My Great Aunt "Myrna" (Erdman Bowe, pictured at right) used to call this game Arizona Ann. Mom says she wrote my grandfather about it during World War I.

Nowadays everyone calls it Nim.

Here's a nice flash version: http://www.transience.com.au/pearl3.html

Myrna's strategy was to memorize some combinations, and you always try to leave a combination. But you don't talk about combinations -- to confuse your opponent, you talk about how many you take: "You took 3 from that pile, so I'll take 2 from this pile".

When Myrna played it, there were always 3 piles of cards to start with. But the game can also be played with more.

Some of Myrna's combinations:

• 1,1,1 (actually, an odd number of ones)
• 1, an even number, and the number above it. (this includes 1,2,3 and 1,4,5)
• Two piles equal (the other pile empty)
• 2,4,6
• 3,4,7

Against human players who don't know the system, that's sufficient to win most of the time. If there's large numbers of cards/stones/pearls (whatever), you just take a few and let the game whittle down to something you know.

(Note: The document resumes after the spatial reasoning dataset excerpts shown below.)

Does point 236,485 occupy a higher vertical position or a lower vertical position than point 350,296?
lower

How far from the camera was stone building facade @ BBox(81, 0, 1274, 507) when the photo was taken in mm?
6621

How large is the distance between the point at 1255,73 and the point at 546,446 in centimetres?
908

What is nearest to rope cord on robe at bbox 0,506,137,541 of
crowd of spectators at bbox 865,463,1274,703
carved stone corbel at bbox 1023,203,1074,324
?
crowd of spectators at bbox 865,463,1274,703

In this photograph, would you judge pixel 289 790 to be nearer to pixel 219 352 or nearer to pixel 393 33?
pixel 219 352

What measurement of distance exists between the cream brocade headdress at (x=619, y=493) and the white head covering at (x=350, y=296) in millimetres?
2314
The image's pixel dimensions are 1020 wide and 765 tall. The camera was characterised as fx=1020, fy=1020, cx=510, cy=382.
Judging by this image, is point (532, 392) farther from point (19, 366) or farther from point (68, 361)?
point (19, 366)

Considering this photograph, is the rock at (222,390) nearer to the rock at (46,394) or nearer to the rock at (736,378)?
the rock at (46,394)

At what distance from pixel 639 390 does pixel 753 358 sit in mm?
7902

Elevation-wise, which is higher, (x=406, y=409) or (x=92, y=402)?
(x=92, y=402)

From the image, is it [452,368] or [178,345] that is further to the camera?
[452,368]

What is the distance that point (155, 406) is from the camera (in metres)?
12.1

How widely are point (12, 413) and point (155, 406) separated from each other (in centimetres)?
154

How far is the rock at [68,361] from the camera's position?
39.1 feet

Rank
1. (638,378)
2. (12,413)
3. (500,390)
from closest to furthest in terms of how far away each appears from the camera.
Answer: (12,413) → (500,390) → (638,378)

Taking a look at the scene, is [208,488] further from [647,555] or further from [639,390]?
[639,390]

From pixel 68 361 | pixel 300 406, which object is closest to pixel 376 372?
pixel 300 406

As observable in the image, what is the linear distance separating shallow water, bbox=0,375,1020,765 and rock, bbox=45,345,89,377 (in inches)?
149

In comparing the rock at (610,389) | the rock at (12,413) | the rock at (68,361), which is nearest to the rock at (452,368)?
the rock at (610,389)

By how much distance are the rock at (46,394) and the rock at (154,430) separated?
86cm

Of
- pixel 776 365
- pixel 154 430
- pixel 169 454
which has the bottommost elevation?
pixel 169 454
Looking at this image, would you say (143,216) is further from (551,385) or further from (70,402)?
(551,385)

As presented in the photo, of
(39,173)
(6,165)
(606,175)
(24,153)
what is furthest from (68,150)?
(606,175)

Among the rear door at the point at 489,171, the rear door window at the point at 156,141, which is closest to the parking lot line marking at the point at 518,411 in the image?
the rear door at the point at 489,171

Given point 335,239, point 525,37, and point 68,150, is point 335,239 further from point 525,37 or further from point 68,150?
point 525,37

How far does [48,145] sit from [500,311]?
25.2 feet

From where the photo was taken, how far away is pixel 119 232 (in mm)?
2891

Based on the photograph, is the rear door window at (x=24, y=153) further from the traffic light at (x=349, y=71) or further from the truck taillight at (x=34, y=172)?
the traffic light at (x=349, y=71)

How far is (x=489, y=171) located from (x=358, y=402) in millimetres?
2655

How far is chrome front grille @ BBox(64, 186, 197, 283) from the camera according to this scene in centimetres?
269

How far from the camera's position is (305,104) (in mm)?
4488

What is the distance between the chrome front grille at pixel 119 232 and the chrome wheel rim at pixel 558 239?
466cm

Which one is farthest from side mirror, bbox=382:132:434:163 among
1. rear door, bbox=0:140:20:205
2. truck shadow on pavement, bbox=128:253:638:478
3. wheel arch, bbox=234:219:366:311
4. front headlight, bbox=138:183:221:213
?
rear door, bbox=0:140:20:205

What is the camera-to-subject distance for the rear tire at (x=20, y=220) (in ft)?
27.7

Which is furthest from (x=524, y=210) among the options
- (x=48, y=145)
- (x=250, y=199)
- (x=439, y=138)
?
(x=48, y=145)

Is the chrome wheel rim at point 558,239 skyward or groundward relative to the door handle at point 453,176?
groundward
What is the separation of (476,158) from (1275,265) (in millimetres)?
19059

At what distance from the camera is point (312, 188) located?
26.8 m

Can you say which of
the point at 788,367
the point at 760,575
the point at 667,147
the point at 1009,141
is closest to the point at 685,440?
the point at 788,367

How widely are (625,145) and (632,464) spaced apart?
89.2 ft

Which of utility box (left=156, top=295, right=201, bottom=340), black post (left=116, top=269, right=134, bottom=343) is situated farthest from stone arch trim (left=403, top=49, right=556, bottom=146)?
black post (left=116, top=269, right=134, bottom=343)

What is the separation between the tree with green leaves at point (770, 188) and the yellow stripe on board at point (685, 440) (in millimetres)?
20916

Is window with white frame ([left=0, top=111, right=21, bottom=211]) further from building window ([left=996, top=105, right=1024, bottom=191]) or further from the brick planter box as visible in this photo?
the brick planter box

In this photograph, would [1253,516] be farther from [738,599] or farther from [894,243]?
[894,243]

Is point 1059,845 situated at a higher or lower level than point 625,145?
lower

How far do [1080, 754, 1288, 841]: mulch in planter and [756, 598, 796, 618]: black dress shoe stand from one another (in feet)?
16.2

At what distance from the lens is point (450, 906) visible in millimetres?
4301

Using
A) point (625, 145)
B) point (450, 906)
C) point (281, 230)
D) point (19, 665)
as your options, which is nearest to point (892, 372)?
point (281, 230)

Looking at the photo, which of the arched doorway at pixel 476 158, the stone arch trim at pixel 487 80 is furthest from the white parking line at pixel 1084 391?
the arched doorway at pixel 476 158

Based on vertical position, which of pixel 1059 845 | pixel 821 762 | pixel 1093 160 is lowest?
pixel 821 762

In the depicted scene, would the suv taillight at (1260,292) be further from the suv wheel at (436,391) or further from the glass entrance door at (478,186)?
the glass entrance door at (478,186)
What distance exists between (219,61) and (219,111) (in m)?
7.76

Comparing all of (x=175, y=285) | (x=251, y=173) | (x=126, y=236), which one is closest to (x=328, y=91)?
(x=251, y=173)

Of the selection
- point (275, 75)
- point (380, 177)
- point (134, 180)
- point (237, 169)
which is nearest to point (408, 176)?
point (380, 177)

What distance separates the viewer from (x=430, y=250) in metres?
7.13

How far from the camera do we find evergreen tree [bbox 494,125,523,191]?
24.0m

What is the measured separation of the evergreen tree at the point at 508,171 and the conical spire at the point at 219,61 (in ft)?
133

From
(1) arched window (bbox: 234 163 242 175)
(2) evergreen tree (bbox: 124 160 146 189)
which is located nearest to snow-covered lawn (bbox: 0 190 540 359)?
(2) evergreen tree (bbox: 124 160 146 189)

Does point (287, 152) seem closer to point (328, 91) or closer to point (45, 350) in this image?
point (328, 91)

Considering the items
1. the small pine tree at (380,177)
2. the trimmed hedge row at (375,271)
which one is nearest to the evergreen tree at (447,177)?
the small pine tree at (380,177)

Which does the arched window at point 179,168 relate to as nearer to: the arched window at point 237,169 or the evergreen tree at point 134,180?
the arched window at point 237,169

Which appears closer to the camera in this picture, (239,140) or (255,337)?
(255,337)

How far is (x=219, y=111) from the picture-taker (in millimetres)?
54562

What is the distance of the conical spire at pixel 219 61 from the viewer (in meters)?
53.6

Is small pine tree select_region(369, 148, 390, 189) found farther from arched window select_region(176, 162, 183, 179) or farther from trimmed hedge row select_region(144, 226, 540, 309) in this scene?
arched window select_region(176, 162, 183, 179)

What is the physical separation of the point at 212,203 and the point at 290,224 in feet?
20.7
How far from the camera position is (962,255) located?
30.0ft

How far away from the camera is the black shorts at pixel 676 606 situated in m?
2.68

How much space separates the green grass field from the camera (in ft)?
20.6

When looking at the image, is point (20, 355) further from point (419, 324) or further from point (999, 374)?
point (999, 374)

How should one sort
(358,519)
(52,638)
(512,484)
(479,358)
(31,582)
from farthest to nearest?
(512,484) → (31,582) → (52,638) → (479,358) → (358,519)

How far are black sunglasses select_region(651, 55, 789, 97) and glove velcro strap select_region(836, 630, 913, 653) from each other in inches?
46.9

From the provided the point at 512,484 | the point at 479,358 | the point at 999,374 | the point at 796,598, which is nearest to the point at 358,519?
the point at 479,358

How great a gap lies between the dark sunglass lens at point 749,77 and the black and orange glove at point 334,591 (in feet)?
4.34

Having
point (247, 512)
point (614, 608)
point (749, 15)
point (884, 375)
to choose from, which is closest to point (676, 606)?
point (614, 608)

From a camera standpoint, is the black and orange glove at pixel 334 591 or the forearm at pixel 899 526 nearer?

But to always win, there's a system involving binary numbers and the XOR operation. If there's more than 1 card in any pile, you have to leave a combination such that the XOR of the numbers is 0. When there is no more than 1 card in any pile, you have to leave an odd number of cards. If you don't leave a valid combination, the other play will be able to do so, and to beat you.